Голод и патриотизм, Свенцицкий Валентин Павлович, Год: 1911

Время на прочтение: 11 минут(ы)
———————
Публикуется по: Свенцицкий В. Собрание сочинений. Т. 3. Религия свободного человека (1909-1913) / Сост., коммент. С. В. Черткова. М., 2014.
———————

ГОЛОД И ‘ПАТРИОТИЗМ’

Что такое ‘патриотизм’?
Патриотизм — это шампанское.
Когда народ питается тюрей из картофеля и опилок, умирает от цинги и тифа — это называется голодом. Когда на рауте у графа Бобринского пьют за славу России — это называется ‘патриотизмом’.
Права на исключительное пользование ‘патриотизмом’ предъявляют в наши дни националисты во главе с Меньшиковым и ‘вдовствующим братом’ А. Столыпиным (выражение кн. Мещерского).
Вопрос о национализме — старый и больной вопрос русской жизни. Казалось одно время, после знаменитой полемики Вл. Соловьёва с славянофилами, что ‘национальный вопрос в России’ решён окончательно и бесповоротно.
По существу, оно так и было.
Теоретическое славянофильство рухнуло. И если теперь снова выплывают на свет Божий ‘национальные вопросы’, то вовсе не как ‘идейное возрождение’, а как практика жизни. ‘Философия’ — перешла в ‘политику’. Искренний пафос Аксакова — в шампанское графа Бобринского.
Что же общего между голодом и ‘патриотизмом’?
Очень много.

## Что сделать
Совпадают ли с заметкой о голоде и патриотизме эти утверждения: (а) патриотизм в ней сравнивается с шампанским; (б) теоретическое славянофильство, по заметке, устояло; (в) выражение «вдовствующий брат» принадлежит Меньшикову? На каждое ответьте «да» или «нет» и дословно приведите слова заметки, которые это решают. Эти данные для работы не нужны.

## Сохранённые данные
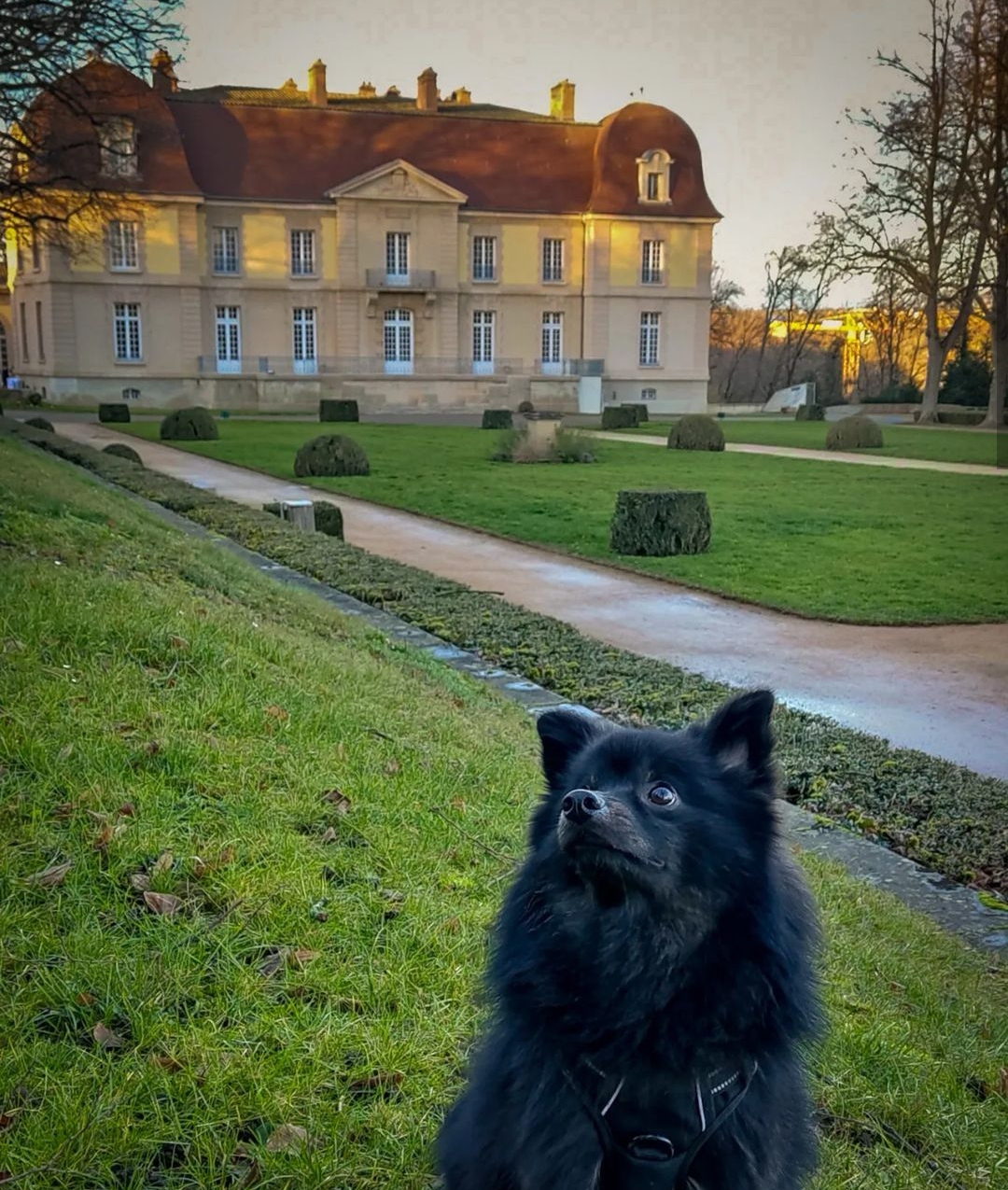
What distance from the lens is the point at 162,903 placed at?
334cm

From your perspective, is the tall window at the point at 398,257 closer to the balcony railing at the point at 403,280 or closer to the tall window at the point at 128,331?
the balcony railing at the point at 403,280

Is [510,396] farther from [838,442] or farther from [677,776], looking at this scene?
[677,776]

* * *

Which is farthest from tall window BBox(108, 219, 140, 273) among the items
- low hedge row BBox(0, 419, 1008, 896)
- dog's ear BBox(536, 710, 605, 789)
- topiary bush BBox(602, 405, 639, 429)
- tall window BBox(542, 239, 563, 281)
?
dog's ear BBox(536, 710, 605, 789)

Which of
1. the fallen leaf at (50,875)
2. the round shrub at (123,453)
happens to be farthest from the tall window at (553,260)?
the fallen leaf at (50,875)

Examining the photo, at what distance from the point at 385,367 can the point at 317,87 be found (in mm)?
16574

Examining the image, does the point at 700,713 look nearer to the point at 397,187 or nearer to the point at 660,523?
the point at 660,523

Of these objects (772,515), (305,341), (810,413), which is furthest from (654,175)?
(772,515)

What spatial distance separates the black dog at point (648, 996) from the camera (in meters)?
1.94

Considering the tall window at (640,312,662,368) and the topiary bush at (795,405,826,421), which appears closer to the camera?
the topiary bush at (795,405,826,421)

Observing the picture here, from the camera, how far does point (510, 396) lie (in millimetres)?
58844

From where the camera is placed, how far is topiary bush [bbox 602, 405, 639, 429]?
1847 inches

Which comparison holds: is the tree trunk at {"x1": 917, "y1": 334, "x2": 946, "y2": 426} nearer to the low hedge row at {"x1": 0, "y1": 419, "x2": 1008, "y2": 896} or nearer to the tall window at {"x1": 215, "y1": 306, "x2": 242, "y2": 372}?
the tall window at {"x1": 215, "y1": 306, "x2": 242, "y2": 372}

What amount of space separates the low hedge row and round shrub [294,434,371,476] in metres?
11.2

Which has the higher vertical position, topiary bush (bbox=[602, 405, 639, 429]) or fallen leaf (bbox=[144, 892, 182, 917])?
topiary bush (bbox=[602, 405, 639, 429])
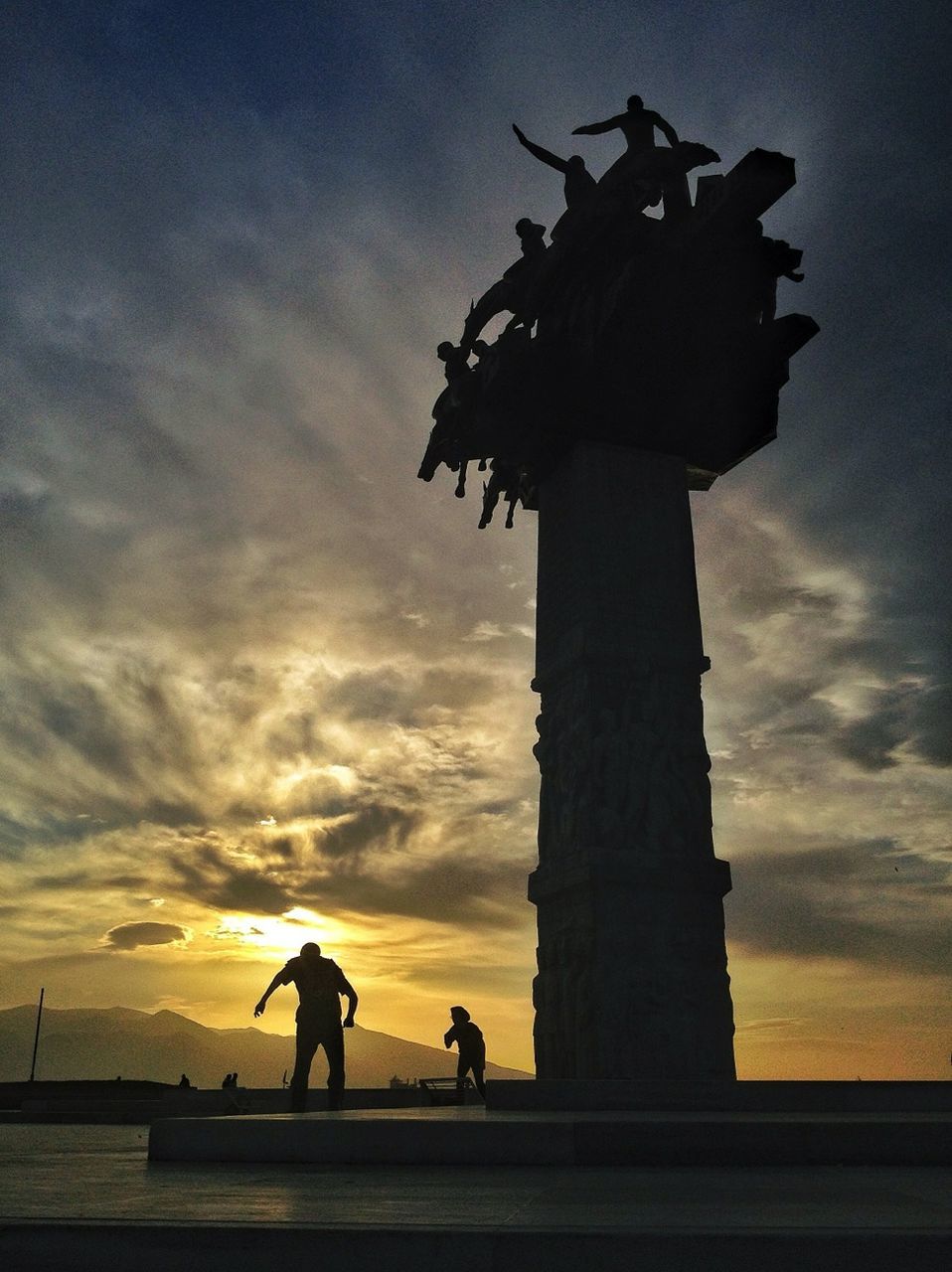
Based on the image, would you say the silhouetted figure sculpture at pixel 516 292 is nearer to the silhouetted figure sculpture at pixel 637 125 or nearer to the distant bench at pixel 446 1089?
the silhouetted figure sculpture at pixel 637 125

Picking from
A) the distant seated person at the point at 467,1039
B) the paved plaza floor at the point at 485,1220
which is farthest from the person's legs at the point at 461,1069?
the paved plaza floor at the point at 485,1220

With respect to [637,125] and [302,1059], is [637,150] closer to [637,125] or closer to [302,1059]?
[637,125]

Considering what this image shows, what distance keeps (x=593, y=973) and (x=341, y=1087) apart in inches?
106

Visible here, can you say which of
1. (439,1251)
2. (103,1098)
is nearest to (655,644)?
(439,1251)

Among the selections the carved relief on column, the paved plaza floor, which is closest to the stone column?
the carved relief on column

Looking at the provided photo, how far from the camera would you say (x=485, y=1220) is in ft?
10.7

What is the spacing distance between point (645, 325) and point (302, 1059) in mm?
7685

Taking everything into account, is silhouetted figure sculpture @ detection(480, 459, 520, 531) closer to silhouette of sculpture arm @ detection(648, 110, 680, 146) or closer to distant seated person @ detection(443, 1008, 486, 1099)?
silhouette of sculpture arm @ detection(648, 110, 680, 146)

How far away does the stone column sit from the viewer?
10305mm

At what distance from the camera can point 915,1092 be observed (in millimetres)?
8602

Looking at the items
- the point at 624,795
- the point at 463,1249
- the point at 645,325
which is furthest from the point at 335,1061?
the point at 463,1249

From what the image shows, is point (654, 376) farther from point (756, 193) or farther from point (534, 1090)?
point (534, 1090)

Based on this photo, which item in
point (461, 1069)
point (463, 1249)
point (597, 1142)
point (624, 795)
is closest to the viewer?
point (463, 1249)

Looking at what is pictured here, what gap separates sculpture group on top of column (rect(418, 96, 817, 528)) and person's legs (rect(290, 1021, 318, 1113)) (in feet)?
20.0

## Ответ к заданию
(а) Да: «Патриотизм — это шампанское.»
(б) Нет: «Теоретическое славянофильство рухнуло.»
(в) Нет: «выражение кн. Мещерского».